◆ AIM OF THE EXERCISE
Copy the data verbatim, from the line with "What is the distance between" to the line with "2601 inches", both lines included.

··········

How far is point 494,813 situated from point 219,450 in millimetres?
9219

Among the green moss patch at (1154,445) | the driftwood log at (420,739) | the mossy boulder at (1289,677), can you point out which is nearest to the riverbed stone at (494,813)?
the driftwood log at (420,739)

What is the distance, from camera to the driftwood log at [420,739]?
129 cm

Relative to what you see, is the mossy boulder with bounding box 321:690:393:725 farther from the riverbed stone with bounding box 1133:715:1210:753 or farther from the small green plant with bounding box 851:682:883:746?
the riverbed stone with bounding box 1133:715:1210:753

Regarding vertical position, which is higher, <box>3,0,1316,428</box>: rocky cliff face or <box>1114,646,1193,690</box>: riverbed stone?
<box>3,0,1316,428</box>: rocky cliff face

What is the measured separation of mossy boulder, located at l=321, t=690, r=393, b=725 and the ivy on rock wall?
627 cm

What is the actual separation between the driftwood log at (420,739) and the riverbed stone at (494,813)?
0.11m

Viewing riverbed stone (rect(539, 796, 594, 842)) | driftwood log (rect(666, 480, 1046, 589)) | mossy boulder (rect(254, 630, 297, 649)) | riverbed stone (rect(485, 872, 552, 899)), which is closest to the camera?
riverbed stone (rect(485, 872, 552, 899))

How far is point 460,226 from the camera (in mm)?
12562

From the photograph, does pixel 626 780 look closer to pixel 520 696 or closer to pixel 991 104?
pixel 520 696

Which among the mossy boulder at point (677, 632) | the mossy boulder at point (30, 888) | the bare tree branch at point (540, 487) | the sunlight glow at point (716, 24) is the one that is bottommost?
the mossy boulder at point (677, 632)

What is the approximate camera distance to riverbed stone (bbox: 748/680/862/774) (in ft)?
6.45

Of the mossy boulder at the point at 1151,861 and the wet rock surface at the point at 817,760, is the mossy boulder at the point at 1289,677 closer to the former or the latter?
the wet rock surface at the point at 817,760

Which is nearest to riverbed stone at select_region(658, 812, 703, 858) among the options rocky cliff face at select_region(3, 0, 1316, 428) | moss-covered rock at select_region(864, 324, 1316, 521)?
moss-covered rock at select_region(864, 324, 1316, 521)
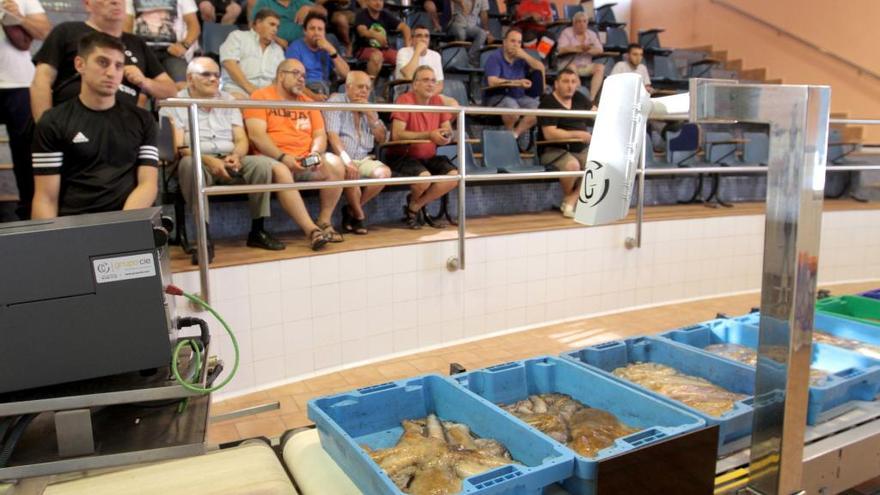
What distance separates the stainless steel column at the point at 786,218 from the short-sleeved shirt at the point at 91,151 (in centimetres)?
228

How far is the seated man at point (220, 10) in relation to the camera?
14.7 feet

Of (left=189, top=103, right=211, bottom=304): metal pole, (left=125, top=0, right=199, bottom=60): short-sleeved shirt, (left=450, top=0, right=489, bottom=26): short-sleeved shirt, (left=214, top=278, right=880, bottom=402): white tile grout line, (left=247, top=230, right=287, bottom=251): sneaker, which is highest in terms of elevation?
(left=450, top=0, right=489, bottom=26): short-sleeved shirt

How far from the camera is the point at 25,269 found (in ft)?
2.84

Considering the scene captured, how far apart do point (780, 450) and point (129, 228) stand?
94cm

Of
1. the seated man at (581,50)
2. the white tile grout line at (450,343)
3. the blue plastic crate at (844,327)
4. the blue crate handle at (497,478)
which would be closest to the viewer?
the blue crate handle at (497,478)

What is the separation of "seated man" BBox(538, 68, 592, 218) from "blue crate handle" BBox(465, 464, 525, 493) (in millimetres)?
3464

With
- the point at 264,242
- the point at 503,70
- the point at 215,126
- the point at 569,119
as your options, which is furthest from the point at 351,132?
the point at 503,70

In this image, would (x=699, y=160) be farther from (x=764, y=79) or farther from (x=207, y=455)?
(x=207, y=455)

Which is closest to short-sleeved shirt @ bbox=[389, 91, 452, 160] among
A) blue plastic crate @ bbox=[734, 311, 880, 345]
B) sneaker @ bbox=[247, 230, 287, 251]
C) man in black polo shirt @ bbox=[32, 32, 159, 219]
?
sneaker @ bbox=[247, 230, 287, 251]

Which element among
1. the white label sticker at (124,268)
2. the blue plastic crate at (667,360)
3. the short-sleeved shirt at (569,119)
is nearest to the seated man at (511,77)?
the short-sleeved shirt at (569,119)

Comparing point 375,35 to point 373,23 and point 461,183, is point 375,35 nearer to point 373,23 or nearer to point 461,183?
point 373,23

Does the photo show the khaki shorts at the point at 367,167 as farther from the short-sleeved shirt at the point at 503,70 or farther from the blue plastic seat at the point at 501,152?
the short-sleeved shirt at the point at 503,70

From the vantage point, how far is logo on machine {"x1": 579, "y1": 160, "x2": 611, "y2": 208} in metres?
0.74

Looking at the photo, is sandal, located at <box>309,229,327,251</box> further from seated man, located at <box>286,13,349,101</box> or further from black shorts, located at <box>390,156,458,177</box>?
seated man, located at <box>286,13,349,101</box>
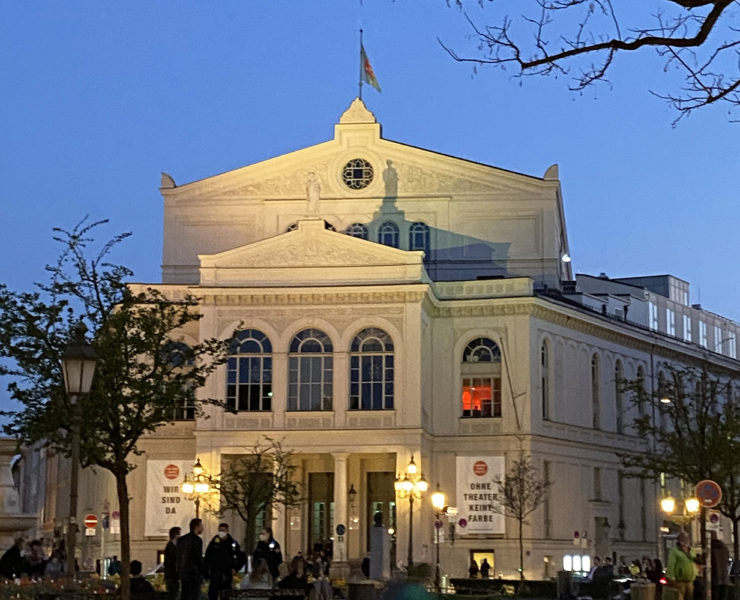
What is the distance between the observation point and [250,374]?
5797cm

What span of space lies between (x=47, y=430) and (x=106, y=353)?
2.15m

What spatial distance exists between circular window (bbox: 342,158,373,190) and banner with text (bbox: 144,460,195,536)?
16.1 meters

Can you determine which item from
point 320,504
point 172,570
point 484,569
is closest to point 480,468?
point 484,569

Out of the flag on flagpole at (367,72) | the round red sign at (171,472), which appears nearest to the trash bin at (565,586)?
the round red sign at (171,472)

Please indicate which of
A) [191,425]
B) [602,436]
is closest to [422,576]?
[191,425]

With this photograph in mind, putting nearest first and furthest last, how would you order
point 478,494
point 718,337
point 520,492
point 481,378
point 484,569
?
1. point 484,569
2. point 520,492
3. point 478,494
4. point 481,378
5. point 718,337

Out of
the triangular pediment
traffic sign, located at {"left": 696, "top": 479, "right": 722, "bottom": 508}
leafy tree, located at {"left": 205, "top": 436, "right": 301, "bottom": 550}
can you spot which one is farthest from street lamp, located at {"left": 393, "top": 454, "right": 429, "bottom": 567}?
traffic sign, located at {"left": 696, "top": 479, "right": 722, "bottom": 508}

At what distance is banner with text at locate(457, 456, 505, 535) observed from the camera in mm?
58594

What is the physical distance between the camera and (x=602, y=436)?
2601 inches

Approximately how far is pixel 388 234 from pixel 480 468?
12.9 metres

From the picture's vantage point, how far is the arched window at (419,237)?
66.2 metres

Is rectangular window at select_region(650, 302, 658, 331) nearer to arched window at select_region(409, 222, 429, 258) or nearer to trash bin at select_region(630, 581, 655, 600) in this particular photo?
arched window at select_region(409, 222, 429, 258)

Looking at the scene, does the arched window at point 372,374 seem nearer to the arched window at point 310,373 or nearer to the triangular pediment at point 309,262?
the arched window at point 310,373

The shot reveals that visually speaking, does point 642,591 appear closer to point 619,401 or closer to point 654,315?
point 619,401
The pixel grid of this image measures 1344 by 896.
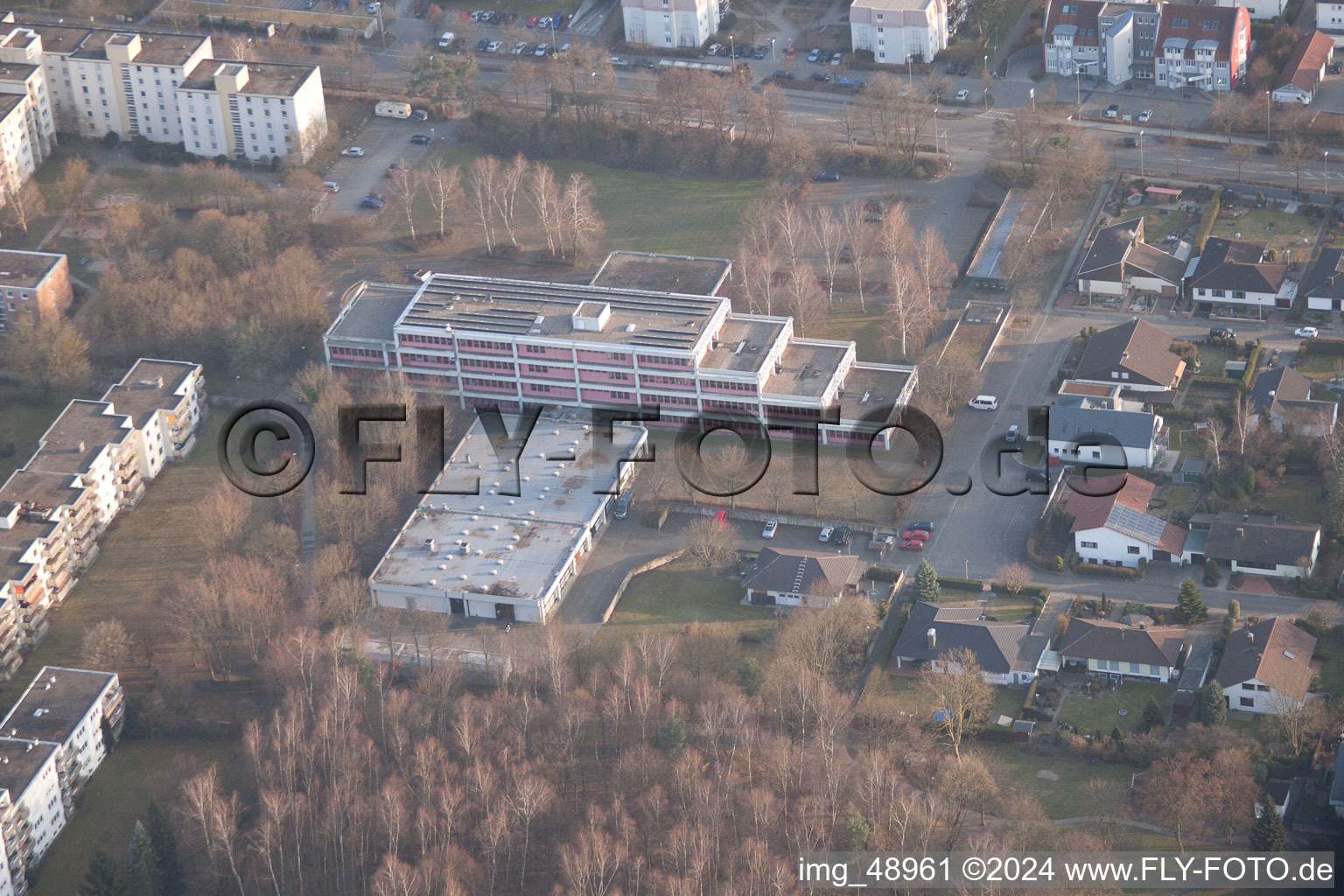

··········

◆ FULL ANSWER
What is the distance between the observation point and [250,374]?
5797cm

What span of space lies between (x=47, y=430) and (x=106, y=353)?
2.15m

What spatial distance exists between circular window (bbox: 342,158,373,190) and banner with text (bbox: 144,460,195,536)?
16.1 meters

Can you determine which item from
point 320,504
point 172,570
point 484,569
is closest to point 480,468?
point 484,569

Out of the flag on flagpole at (367,72) | the round red sign at (171,472), which appears nearest to the trash bin at (565,586)?
the round red sign at (171,472)

Please indicate which of
A) [191,425]
B) [602,436]
is closest to [422,576]?
[191,425]

With this photograph in mind, putting nearest first and furthest last, how would you order
point 478,494
point 718,337
point 520,492
point 481,378
point 484,569
?
1. point 484,569
2. point 520,492
3. point 478,494
4. point 481,378
5. point 718,337

Out of
the triangular pediment
traffic sign, located at {"left": 696, "top": 479, "right": 722, "bottom": 508}
leafy tree, located at {"left": 205, "top": 436, "right": 301, "bottom": 550}
can you spot which one is farthest from street lamp, located at {"left": 393, "top": 454, "right": 429, "bottom": 567}?
traffic sign, located at {"left": 696, "top": 479, "right": 722, "bottom": 508}

At what distance is banner with text at locate(457, 456, 505, 535) observed from the camera in mm?
58594

What is the physical distance between the camera and (x=602, y=436)?
2601 inches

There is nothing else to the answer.